[START]
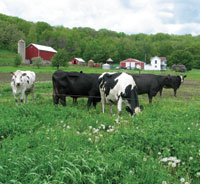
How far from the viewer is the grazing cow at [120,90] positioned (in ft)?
25.1

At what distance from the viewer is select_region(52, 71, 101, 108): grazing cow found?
10.1 m

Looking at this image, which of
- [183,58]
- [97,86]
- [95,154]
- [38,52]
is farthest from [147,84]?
[183,58]

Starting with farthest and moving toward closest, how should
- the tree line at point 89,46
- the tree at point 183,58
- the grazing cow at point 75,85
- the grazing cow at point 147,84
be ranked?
1. the tree line at point 89,46
2. the tree at point 183,58
3. the grazing cow at point 147,84
4. the grazing cow at point 75,85

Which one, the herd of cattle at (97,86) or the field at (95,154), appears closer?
the field at (95,154)

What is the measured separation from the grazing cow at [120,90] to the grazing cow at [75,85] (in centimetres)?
82

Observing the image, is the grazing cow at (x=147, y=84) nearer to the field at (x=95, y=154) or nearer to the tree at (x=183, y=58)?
the field at (x=95, y=154)

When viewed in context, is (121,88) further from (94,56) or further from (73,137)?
(94,56)

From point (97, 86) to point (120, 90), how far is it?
2.15 meters

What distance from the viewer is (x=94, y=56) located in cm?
9088

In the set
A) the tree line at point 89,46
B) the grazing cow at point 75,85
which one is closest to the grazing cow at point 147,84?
the grazing cow at point 75,85

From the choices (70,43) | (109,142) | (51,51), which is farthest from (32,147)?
(70,43)

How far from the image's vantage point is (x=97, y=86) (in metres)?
10.1

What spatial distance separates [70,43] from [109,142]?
110429mm

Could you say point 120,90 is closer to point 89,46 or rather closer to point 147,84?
point 147,84
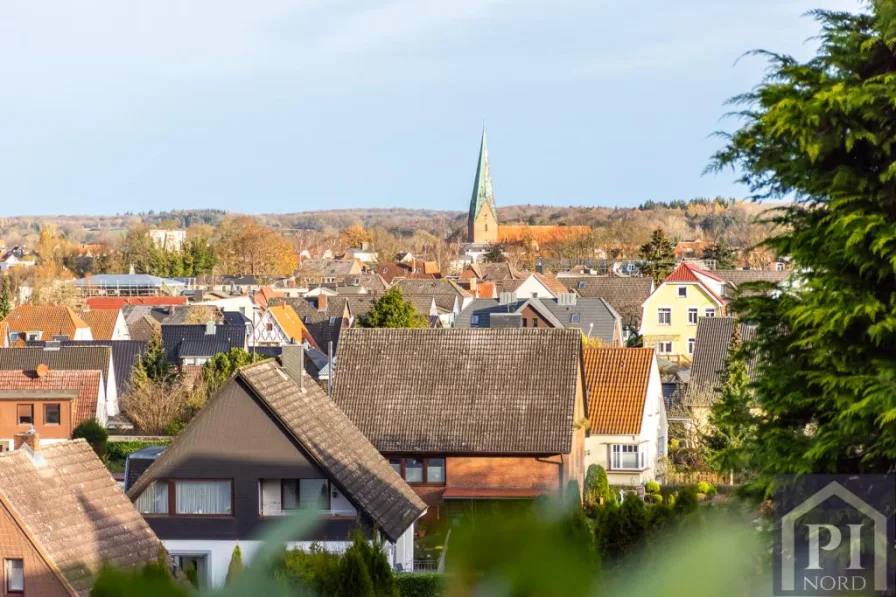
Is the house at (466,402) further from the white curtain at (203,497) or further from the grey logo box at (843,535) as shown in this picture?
the grey logo box at (843,535)

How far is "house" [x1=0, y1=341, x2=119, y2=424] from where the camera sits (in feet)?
133

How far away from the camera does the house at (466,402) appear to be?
23.0 meters

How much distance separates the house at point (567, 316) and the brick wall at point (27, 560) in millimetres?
36088

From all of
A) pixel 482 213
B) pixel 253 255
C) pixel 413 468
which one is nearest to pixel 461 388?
pixel 413 468

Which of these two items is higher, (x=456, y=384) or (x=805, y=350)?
(x=805, y=350)

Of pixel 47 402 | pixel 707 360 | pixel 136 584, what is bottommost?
pixel 47 402

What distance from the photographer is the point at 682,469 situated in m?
29.5

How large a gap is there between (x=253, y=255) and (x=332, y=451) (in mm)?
93629

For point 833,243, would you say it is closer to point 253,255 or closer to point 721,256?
point 721,256

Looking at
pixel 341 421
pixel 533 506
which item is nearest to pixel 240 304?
pixel 341 421

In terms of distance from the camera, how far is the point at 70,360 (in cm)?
4138

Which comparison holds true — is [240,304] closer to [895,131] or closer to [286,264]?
[286,264]

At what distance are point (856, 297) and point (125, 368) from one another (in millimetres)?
39551

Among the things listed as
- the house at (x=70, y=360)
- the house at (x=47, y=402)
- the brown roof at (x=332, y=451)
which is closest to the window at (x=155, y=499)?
the brown roof at (x=332, y=451)
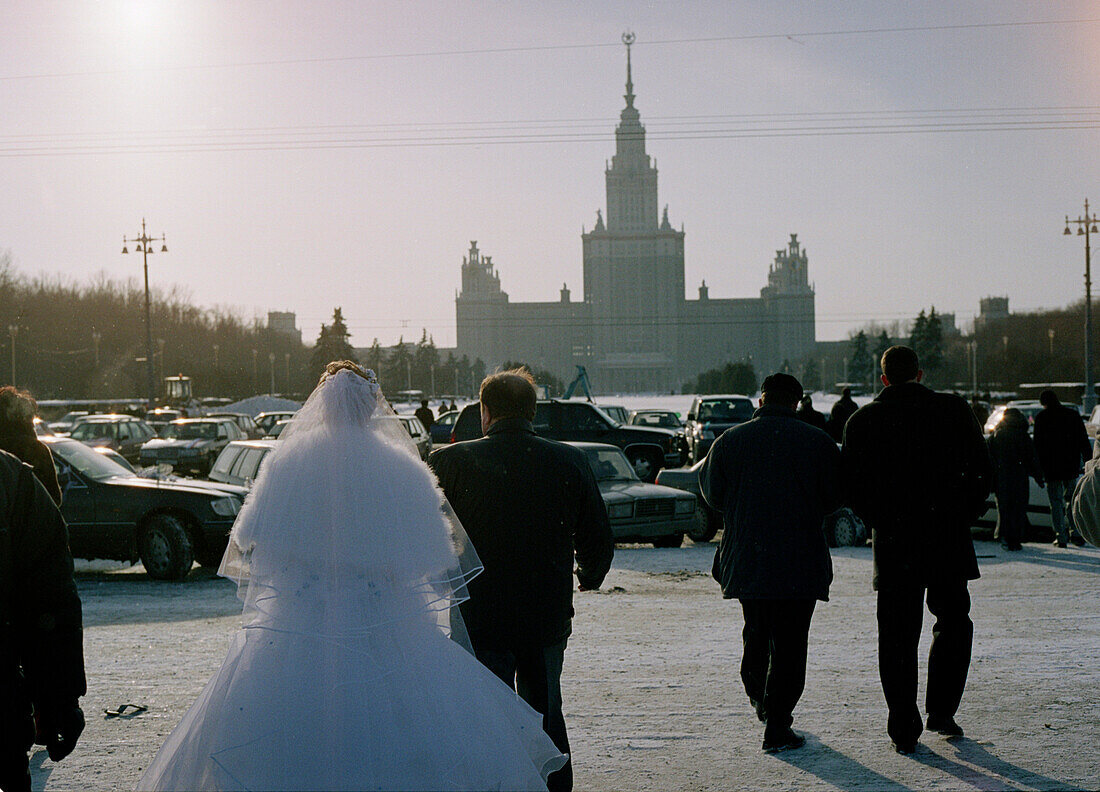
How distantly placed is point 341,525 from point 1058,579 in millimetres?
8668

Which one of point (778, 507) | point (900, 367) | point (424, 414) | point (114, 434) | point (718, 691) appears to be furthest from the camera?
point (114, 434)

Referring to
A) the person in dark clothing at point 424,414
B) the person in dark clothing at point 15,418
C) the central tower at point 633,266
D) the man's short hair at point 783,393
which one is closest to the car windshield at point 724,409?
the person in dark clothing at point 424,414

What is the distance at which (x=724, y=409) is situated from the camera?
26.3m

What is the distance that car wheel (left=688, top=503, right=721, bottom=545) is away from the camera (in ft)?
44.9

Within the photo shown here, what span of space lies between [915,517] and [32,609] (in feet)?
12.5

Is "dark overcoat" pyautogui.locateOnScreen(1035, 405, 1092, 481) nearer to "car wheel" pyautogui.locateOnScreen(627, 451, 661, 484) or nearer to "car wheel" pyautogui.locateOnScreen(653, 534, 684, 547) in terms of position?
"car wheel" pyautogui.locateOnScreen(653, 534, 684, 547)

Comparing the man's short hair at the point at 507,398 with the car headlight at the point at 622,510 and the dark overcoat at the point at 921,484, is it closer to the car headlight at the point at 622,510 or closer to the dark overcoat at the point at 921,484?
the dark overcoat at the point at 921,484

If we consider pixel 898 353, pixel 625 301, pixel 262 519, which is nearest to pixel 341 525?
pixel 262 519

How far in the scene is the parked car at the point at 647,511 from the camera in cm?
1311

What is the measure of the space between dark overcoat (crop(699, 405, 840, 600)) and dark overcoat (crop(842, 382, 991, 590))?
8.1 inches

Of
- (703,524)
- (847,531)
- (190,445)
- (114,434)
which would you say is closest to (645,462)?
(703,524)

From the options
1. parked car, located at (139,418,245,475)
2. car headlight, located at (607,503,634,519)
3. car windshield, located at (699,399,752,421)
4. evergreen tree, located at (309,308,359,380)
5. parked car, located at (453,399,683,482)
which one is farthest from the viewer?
evergreen tree, located at (309,308,359,380)

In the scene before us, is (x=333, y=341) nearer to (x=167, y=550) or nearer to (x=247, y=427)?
(x=247, y=427)

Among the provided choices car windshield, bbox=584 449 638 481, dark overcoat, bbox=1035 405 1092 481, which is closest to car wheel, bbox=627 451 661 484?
car windshield, bbox=584 449 638 481
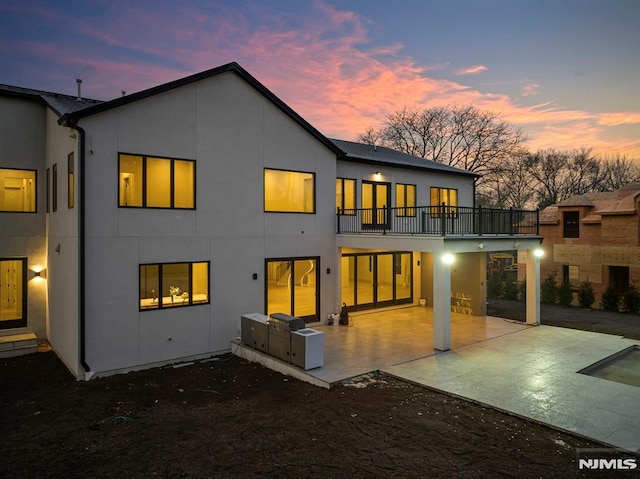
[END]
How many lines in the items above contain the word "field"? Letter case matters; give only the number.

4